Logan opens Billy’s door. Billy puts his
Macintosh leads the way up the porch steps. It’s hot outside but inside it’s air conditioned. Nick Majarian stands in the short hallway leading down to the kitchen. He’s wearing a suit that probably cost almost as much as a monthly mortgage payment on this house. His thinning hair is combed flat, no pompadour for him. His face is round and Vegas tanned. He’s heavyset, but when he pulls Billy into a hug, that protruding belly feels as hard as stone.
‘Billy!’ Nick exclaims, and kisses him on both cheeks. Big hearty smacks. He’s wearing a million-dollar grin. ‘Billy, Billy, man, it’s good to see you!’
‘Good to see you, too, Nick.’ He looks around. ‘You usually stay somewhere fancier than this.’ He pauses. ‘If you don’t mind me saying.’
Nick laughs. He has a beautiful infectious laugh to go with the grin. Macintosh joins in and Logan smiles. ‘I got a place over on the West Side. Short-term. House-sitting, you could call it. There’s a fountain in the front yard. Got a naked little kid in the middle of it, there’s a word for that …’
Cherub, Billy thinks but doesn’t say. He just keeps smiling.
‘Anyway, a little kid peeing water. You’ll see it, you’ll see it. No, this one isn’t mine, Billy. It’s yours. If you decide to take the job, that is.’
3
Nick shows him around. ‘Fully furnished,’ he says, like he’s selling it. Maybe he sort of is.
This one has a second floor where there are three bedrooms and two bathrooms, the second small, probably for the kids. On the first floor there’s a kitchen, a living room, and a dining room that’s so small it’s actually a dining nook. Most of the cellar has been converted into a long carpeted room with a big TV at one end and a Ping-Pong table at the other. Track lighting. Nick calls it the rumpus room, and this is where they sit.
Macintosh asks them if they’d like something to drink. He says there’s soda, beer, lemonade, and iced tea.
‘I want an Arnold Palmer,’ Nick says. ‘Half and half. Lots of ice.’
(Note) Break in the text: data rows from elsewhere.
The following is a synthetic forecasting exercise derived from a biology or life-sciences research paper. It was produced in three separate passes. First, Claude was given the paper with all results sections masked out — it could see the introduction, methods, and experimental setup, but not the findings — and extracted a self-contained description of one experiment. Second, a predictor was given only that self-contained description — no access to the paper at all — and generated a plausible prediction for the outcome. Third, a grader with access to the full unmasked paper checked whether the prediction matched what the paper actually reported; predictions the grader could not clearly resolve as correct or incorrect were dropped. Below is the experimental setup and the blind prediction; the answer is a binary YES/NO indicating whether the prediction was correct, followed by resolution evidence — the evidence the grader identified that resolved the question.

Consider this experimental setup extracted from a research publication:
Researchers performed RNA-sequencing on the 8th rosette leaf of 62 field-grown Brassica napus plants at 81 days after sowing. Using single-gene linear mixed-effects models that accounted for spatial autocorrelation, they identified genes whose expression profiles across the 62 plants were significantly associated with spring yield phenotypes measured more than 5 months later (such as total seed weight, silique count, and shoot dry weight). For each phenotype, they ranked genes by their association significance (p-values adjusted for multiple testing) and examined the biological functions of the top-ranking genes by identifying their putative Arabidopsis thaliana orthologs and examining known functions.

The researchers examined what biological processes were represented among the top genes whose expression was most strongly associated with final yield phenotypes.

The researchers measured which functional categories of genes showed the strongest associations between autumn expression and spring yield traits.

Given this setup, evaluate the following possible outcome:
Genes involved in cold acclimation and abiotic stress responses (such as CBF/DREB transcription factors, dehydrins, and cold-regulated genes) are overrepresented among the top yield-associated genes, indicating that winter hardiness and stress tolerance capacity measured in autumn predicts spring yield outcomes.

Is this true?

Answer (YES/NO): NO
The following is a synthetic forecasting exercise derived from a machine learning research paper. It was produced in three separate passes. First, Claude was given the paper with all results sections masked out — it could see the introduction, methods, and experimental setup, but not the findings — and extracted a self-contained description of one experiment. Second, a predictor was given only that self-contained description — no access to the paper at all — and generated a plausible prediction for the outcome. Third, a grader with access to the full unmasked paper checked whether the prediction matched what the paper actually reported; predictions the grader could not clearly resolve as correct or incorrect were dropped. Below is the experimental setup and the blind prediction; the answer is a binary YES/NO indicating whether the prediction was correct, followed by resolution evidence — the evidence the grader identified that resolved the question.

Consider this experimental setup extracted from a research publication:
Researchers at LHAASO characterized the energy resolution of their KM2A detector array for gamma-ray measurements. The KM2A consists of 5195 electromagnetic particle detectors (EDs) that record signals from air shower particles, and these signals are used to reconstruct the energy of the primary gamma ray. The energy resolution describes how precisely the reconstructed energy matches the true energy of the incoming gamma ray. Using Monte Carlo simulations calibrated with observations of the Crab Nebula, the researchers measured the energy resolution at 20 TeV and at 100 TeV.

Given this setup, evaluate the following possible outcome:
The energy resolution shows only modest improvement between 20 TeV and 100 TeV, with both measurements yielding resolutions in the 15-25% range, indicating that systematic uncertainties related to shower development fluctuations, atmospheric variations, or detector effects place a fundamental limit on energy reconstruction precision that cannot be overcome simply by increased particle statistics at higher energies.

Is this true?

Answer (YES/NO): NO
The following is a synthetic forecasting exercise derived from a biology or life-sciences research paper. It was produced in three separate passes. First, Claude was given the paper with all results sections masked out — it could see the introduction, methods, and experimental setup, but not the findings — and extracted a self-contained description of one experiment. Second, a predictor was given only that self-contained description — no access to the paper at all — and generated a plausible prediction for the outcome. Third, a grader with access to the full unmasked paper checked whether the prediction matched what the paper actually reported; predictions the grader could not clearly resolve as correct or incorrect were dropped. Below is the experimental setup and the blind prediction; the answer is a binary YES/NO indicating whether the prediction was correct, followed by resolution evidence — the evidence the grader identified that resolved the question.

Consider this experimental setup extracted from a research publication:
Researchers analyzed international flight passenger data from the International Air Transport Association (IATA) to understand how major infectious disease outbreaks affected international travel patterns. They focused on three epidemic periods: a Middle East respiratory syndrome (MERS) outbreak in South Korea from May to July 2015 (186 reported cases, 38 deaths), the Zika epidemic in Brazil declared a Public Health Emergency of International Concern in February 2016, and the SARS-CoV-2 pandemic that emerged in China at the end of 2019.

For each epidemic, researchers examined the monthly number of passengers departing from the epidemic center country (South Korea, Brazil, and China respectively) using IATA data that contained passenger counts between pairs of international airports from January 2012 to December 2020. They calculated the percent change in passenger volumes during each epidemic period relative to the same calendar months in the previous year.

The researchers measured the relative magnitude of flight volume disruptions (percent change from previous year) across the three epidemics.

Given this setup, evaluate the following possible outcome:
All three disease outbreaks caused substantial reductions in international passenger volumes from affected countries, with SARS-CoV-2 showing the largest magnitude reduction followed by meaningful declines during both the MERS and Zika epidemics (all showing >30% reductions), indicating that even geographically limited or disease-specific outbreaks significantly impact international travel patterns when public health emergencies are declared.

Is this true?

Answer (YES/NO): NO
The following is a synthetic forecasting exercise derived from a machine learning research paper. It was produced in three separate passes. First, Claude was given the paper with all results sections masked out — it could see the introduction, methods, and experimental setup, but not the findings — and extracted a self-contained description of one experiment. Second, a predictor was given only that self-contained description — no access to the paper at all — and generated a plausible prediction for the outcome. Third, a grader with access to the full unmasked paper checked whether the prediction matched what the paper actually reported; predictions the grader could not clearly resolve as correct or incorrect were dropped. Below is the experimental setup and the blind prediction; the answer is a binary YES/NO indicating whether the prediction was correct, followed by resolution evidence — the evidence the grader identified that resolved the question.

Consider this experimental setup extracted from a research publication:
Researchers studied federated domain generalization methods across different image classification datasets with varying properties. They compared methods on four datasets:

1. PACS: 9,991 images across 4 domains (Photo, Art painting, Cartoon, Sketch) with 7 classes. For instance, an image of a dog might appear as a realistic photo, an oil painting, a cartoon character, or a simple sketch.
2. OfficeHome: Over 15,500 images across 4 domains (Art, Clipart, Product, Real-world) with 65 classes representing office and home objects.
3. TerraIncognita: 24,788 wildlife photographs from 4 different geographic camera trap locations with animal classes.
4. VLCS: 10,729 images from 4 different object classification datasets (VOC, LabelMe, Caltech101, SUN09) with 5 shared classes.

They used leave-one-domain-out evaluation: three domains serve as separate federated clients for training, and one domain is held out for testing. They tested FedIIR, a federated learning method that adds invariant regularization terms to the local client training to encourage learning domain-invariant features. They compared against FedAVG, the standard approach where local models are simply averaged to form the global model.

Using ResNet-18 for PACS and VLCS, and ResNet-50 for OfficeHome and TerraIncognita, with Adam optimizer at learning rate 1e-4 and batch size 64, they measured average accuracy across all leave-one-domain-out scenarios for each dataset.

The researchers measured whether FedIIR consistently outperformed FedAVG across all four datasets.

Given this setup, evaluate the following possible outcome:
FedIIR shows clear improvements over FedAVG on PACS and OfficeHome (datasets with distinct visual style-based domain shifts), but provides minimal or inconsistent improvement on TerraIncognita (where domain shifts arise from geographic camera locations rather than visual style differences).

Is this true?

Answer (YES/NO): NO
Billy says that sounds good. They make small talk until the drinks come. The weather, how hot it is down here in the border south. Nick wants to know how Billy’s trip in was. Billy says it was fine but doesn’t say where he flew in from and Nick doesn’t ask. Nick says how about that fuckin Trump and Billy says how about him. That’s about all they’ve got, but it’s okay because by then Macintosh is back with two tall glasses on a tray, and once he leaves, Nick gets down to business.
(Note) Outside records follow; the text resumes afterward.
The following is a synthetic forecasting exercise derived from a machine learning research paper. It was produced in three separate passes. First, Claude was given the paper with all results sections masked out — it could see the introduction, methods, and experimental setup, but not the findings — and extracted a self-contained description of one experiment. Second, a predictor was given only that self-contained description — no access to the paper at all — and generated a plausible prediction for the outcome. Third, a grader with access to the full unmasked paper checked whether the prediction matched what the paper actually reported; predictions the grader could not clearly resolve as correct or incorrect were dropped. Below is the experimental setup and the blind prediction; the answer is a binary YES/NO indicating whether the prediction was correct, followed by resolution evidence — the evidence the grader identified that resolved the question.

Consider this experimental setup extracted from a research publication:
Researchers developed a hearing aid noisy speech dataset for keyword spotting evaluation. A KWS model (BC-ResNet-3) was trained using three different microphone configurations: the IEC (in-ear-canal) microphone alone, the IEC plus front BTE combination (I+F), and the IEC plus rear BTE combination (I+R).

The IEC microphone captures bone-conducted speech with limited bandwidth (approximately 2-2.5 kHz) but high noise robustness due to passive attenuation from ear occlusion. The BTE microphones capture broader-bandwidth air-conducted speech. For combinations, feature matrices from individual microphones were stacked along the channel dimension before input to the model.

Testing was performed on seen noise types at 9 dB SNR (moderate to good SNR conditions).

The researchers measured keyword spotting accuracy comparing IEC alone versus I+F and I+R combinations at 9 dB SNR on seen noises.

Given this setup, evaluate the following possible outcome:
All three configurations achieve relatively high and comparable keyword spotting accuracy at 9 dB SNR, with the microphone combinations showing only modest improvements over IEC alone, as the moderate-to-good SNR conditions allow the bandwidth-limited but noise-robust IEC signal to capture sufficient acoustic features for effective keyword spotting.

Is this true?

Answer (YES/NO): NO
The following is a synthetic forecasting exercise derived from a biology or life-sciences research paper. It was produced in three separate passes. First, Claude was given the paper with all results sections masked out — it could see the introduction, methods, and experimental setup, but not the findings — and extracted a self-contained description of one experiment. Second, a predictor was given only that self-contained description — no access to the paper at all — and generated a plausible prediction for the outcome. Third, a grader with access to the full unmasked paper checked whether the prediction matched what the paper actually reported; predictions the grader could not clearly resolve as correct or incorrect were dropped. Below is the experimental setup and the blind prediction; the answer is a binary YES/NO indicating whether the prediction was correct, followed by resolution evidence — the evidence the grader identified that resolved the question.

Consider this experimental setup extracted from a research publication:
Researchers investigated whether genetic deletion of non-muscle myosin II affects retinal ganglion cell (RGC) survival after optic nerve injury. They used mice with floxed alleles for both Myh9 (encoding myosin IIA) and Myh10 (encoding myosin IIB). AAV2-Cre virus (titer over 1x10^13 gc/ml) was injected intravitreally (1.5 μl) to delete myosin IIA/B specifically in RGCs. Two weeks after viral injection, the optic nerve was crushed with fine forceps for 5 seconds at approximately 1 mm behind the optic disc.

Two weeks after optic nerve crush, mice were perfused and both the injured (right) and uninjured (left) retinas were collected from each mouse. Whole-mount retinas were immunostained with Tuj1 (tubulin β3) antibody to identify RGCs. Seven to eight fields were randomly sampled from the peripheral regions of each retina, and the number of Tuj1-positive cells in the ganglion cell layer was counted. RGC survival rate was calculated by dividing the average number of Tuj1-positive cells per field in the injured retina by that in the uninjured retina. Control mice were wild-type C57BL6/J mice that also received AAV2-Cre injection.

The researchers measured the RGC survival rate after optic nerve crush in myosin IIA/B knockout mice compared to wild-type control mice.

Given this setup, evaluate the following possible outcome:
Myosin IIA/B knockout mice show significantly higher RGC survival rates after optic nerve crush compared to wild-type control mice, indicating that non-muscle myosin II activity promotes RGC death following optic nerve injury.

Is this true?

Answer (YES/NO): NO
‘When I called your man Bucky, he tells me you’re hoping to retire.’
‘I’m thinking about it. Been at it a long time. Too long.’
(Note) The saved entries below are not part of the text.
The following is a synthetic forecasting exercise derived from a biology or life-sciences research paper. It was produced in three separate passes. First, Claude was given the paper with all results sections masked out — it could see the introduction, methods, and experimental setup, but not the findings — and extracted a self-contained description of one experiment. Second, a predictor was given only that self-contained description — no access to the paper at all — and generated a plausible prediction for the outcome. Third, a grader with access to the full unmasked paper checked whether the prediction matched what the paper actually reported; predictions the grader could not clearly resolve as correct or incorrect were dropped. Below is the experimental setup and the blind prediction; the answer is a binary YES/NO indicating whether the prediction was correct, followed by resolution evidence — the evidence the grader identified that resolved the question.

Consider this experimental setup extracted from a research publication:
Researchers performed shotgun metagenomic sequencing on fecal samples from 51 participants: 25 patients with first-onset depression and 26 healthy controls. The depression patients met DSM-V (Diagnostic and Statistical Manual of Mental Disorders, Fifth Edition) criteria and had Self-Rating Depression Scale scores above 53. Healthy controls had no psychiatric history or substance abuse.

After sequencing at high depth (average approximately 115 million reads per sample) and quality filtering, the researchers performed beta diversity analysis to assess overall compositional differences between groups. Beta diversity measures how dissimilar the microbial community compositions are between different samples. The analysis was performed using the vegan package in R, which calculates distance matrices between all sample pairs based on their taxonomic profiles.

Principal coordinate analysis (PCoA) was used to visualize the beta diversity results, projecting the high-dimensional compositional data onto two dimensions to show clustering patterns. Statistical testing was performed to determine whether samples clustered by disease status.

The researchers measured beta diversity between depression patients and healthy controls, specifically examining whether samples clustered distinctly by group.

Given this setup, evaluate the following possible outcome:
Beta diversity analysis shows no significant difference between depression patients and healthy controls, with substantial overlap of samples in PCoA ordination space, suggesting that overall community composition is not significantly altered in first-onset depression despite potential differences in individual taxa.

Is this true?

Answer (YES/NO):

‘Truth. How old are you, anyway?’
‘Forty-four.’
‘Been doing this ever since you took off the uniform?’
‘Pretty much.’ He’s pretty sure Nick knows all this.
‘How many in all?’
Billy shrugs. ‘I don’t exactly remember.’ It’s seventeen. Eighteen, counting the first one, the man with the cast on his arm.
‘Bucky says you might do one more if the price was right.’
He waits for Billy to ask. Billy doesn’t, so Nick resumes.